Worries over the ever-expanding economic fallout of the COVID-19 crisis multiplied, with factories idled, trade routes frozen and tourism crippled, while a growing list of nations braced for the illness to breach their borders. Even the Olympics, five months away, wasn’t far enough off to keep people from wondering if it would go on as planned.

“We don’t expect a miracle in the short term,” said Kianoush Jahanpour of the health ministry in Iran, where an official tally of infections of 139 was doubted by some who thought the problem was far bigger.

The World Health Organization, meanwhile, reported that the number of new cases outside China on Tuesday exceeded the number of new infections inside the country for the first time. The number in China was 412, while the tally in the rest of the world was 459.

“The sudden increases of cases in Italy, the Islamic Republic of Iran and the Republic of Korea are deeply concerning,” WHO director-general Tedros Adhanom Ghebreyesus said Wednesday.

Pope observes usual Ash Wednesday customs in time of virus

VATICAN CITY — Pope Francis celebrated the Ash Wednesday ritual that marks the opening of the Catholic Church’s Lenten season in traditional fashion while greeting the public in Rome as other Masses were canceled in northern Italy over fears of the coronavirus outbreak.

Francis and a long line of priests, bishops and cardinals walked in a procession through Rome’s Aventine hill into the 5th-century Santa Sabina basilica for a late-afternoon Mass. Neither the priests nor the faithful wore face masks, but Rome has largely been spared the virus as Italy’s national case count grew to more than 440.

Other Catholic countries took Ash Wednesday precautions. In the Philippines — Asia’s only majority Roman Catholic country — priests sprinkled ashes on the heads of the faithful rather than making the mark of the cross on their foreheads to avoid physical contact.

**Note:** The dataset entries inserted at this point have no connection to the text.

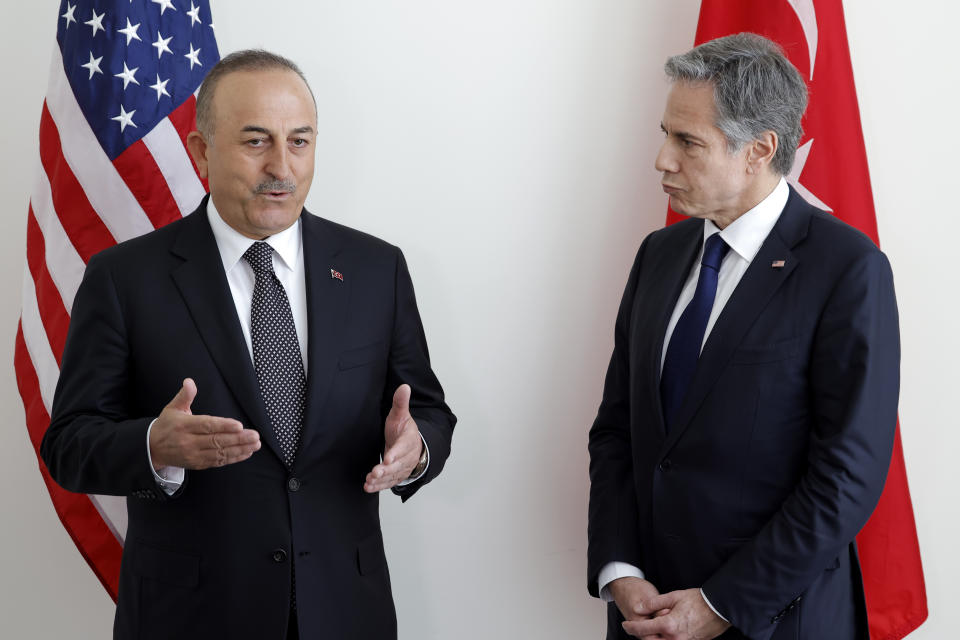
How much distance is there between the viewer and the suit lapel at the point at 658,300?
5.96ft

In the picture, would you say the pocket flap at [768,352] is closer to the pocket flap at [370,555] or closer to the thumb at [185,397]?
the pocket flap at [370,555]

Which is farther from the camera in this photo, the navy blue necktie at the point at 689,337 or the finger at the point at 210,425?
the navy blue necktie at the point at 689,337

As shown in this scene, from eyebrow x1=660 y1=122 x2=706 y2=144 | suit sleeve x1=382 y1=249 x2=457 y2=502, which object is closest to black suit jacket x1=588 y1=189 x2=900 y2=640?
eyebrow x1=660 y1=122 x2=706 y2=144

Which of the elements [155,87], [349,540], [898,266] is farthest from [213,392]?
[898,266]

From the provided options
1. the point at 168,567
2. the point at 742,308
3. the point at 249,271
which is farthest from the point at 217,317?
the point at 742,308

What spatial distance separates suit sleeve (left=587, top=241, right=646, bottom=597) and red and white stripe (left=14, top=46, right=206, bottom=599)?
3.64ft

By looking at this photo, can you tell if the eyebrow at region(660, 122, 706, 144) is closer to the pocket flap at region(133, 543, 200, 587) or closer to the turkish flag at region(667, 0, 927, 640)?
the turkish flag at region(667, 0, 927, 640)

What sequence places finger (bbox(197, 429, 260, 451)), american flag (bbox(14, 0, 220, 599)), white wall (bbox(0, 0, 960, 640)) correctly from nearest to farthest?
finger (bbox(197, 429, 260, 451)) → american flag (bbox(14, 0, 220, 599)) → white wall (bbox(0, 0, 960, 640))

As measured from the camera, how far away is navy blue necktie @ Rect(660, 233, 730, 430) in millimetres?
1777

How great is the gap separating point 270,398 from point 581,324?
3.82 feet

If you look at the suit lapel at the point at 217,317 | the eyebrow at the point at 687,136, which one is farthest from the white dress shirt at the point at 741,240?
the suit lapel at the point at 217,317

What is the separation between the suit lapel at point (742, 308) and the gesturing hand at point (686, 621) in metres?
0.29

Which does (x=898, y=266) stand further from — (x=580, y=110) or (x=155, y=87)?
(x=155, y=87)

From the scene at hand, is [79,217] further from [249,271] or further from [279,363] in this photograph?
[279,363]
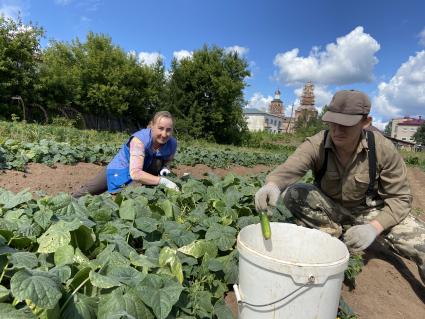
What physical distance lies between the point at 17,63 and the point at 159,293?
696 inches

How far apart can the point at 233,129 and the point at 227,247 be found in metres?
21.5

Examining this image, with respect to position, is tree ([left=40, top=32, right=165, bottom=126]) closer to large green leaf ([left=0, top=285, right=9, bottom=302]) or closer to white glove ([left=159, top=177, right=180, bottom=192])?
white glove ([left=159, top=177, right=180, bottom=192])

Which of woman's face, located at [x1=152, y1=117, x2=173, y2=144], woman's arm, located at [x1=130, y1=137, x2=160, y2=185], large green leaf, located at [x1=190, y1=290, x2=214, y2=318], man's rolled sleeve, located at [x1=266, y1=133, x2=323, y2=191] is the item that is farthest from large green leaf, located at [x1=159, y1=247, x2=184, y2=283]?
woman's face, located at [x1=152, y1=117, x2=173, y2=144]

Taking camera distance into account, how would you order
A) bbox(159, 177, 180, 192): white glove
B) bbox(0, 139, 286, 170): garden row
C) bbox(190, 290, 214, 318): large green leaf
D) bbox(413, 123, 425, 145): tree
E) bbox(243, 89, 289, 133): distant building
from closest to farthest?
bbox(190, 290, 214, 318): large green leaf → bbox(159, 177, 180, 192): white glove → bbox(0, 139, 286, 170): garden row → bbox(413, 123, 425, 145): tree → bbox(243, 89, 289, 133): distant building

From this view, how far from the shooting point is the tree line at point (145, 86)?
63.4ft

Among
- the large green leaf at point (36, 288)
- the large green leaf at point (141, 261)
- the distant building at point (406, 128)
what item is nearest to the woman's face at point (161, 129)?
the large green leaf at point (141, 261)

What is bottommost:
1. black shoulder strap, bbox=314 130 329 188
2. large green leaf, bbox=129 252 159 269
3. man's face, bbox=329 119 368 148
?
large green leaf, bbox=129 252 159 269

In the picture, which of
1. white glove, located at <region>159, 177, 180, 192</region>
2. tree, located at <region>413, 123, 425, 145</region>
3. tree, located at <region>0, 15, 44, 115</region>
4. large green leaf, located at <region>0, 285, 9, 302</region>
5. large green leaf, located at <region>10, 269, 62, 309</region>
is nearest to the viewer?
large green leaf, located at <region>10, 269, 62, 309</region>

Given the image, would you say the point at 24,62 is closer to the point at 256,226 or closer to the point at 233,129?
the point at 233,129

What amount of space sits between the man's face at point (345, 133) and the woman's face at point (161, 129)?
1836 mm

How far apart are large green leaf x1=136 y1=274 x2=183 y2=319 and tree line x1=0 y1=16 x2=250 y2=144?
Result: 17495 mm

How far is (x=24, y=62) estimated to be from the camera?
1670 cm

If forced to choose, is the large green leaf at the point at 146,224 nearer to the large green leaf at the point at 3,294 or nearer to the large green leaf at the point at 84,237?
the large green leaf at the point at 84,237

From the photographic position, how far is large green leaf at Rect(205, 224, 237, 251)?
2.37 meters
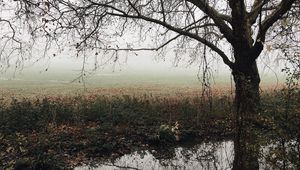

“Wherever the ash is placed, on the forehead or on the head, the feeling is the same, it’s uplifting,” Editha Lorenzo, a 49-year-old mother of two wearing a face mask, told The Associated Press in Manila.

At the Vatican, Francis held his general audience as usual in St. Peter’s Square and offered prayers to people sickened by the virus and the medical personnel treating them. In the crowd of thousands, a handful had masks on their faces.